Copy the data from the line that contains "How much distance" to its last line, exactly, including both of those lines and leaving out everything before.
--
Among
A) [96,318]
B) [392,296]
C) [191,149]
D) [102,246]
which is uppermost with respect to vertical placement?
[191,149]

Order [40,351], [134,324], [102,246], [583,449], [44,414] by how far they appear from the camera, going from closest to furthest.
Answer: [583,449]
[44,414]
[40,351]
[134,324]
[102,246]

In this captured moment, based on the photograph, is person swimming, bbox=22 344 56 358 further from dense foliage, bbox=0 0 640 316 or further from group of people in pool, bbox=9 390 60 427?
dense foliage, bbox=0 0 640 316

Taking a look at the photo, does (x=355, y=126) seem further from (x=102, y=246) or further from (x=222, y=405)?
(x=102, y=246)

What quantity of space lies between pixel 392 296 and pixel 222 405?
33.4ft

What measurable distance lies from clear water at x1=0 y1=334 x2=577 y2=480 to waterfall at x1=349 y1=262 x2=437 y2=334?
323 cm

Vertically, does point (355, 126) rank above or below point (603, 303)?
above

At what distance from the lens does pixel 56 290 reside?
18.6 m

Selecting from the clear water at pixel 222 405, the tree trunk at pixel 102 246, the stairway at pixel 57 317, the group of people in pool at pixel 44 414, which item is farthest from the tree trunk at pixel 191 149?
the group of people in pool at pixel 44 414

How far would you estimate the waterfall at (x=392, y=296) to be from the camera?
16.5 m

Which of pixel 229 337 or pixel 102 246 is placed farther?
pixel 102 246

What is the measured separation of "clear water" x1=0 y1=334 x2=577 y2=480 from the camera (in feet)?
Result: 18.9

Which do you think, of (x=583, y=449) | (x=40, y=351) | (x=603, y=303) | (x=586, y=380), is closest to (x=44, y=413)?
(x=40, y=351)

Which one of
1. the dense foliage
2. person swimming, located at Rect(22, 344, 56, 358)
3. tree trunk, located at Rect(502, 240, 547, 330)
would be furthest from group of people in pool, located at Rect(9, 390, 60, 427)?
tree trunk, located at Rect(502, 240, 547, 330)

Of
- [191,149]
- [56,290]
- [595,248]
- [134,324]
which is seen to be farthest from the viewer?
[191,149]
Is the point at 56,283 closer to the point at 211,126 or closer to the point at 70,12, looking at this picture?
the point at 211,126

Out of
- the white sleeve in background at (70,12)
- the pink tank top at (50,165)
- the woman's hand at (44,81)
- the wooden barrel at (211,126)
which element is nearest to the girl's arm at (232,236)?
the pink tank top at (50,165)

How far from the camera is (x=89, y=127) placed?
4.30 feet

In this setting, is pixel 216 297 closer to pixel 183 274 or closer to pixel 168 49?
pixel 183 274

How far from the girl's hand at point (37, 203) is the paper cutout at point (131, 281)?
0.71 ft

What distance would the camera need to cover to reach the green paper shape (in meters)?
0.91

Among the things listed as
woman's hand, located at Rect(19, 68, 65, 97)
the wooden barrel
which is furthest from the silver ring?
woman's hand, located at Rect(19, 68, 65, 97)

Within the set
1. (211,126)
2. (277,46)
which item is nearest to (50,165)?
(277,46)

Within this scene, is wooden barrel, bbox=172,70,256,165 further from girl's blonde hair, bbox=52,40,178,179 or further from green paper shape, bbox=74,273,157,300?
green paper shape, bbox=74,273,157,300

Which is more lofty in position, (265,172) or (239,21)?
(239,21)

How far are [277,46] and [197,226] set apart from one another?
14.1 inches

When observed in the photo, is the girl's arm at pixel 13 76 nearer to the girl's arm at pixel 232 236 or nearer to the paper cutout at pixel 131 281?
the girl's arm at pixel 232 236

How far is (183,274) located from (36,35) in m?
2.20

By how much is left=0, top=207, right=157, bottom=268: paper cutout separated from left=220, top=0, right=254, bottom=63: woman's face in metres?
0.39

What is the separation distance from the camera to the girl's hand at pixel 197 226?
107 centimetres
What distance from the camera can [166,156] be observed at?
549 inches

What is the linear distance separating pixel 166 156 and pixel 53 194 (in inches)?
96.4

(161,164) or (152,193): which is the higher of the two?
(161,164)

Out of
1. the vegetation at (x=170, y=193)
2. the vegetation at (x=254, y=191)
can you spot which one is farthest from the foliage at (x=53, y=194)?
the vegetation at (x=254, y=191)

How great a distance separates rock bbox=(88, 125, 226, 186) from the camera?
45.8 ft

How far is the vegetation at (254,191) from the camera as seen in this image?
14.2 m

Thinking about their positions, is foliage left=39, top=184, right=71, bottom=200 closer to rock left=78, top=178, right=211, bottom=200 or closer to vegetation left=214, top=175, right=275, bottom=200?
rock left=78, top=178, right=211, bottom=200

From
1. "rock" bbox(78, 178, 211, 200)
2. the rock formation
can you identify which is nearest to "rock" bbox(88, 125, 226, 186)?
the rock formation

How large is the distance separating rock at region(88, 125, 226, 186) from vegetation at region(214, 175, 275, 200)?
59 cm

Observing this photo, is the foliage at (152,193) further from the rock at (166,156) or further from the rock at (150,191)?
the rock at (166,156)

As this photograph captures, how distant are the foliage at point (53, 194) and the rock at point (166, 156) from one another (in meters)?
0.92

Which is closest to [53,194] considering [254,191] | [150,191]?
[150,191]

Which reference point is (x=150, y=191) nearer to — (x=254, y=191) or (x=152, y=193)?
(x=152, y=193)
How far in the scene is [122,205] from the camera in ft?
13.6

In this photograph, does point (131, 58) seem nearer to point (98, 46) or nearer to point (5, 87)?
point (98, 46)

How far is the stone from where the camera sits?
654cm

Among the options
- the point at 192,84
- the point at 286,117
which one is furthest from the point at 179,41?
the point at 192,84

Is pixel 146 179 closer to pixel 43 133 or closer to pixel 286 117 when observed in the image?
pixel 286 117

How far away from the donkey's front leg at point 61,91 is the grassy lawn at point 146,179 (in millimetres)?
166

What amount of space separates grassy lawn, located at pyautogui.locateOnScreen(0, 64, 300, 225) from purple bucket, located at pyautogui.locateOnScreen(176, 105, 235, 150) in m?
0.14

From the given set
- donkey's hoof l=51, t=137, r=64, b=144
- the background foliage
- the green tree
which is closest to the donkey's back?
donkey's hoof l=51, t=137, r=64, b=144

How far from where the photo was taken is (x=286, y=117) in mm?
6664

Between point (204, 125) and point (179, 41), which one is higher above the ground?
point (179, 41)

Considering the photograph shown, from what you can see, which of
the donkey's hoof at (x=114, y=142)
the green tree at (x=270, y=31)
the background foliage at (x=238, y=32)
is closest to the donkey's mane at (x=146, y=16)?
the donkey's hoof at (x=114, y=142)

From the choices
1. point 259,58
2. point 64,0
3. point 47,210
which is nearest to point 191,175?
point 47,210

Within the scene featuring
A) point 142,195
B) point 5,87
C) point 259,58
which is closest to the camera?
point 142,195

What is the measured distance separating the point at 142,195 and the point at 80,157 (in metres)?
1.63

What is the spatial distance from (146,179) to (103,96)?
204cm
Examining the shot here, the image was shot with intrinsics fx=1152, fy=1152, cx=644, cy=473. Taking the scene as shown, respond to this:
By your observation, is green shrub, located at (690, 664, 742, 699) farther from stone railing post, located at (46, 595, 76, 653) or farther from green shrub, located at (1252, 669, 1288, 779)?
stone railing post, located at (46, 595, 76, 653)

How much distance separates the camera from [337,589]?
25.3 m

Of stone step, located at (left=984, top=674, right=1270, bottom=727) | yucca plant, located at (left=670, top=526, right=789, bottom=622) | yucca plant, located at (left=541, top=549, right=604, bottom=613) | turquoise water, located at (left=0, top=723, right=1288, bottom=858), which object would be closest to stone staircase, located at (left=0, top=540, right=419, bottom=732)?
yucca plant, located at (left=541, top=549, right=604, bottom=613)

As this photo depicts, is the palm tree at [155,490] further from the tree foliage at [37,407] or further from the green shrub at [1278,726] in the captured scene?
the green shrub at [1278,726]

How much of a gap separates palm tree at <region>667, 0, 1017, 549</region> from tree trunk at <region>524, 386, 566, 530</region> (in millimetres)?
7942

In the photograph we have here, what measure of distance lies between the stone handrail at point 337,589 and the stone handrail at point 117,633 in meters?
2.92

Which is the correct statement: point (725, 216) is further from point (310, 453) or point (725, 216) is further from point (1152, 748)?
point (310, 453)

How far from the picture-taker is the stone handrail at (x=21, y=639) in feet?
--
**Task answer:**
How much distance separates the camera from [337,589]?
25.3 m

Of stone step, located at (left=984, top=674, right=1270, bottom=727) | yucca plant, located at (left=670, top=526, right=789, bottom=622) | yucca plant, located at (left=541, top=549, right=604, bottom=613) | turquoise water, located at (left=0, top=723, right=1288, bottom=858), which object would be closest to stone staircase, located at (left=0, top=540, right=419, bottom=732)?
yucca plant, located at (left=541, top=549, right=604, bottom=613)

As this photo depicts, is the palm tree at [155,490] further from the tree foliage at [37,407] or further from the green shrub at [1278,726] in the captured scene?
the green shrub at [1278,726]

How much of a gap separates palm tree at <region>667, 0, 1017, 549</region> from tree trunk at <region>524, 386, 566, 530</region> (in millimetres)?
7942

In the photograph we have here, what measure of distance lies between the stone handrail at point 337,589 and the stone handrail at point 117,633 in meters?
2.92

Which is the correct statement: point (725, 216) is further from point (310, 453) or point (725, 216) is further from point (1152, 748)?
point (310, 453)

How far from the picture-taker is the stone handrail at (x=21, y=639) in feet?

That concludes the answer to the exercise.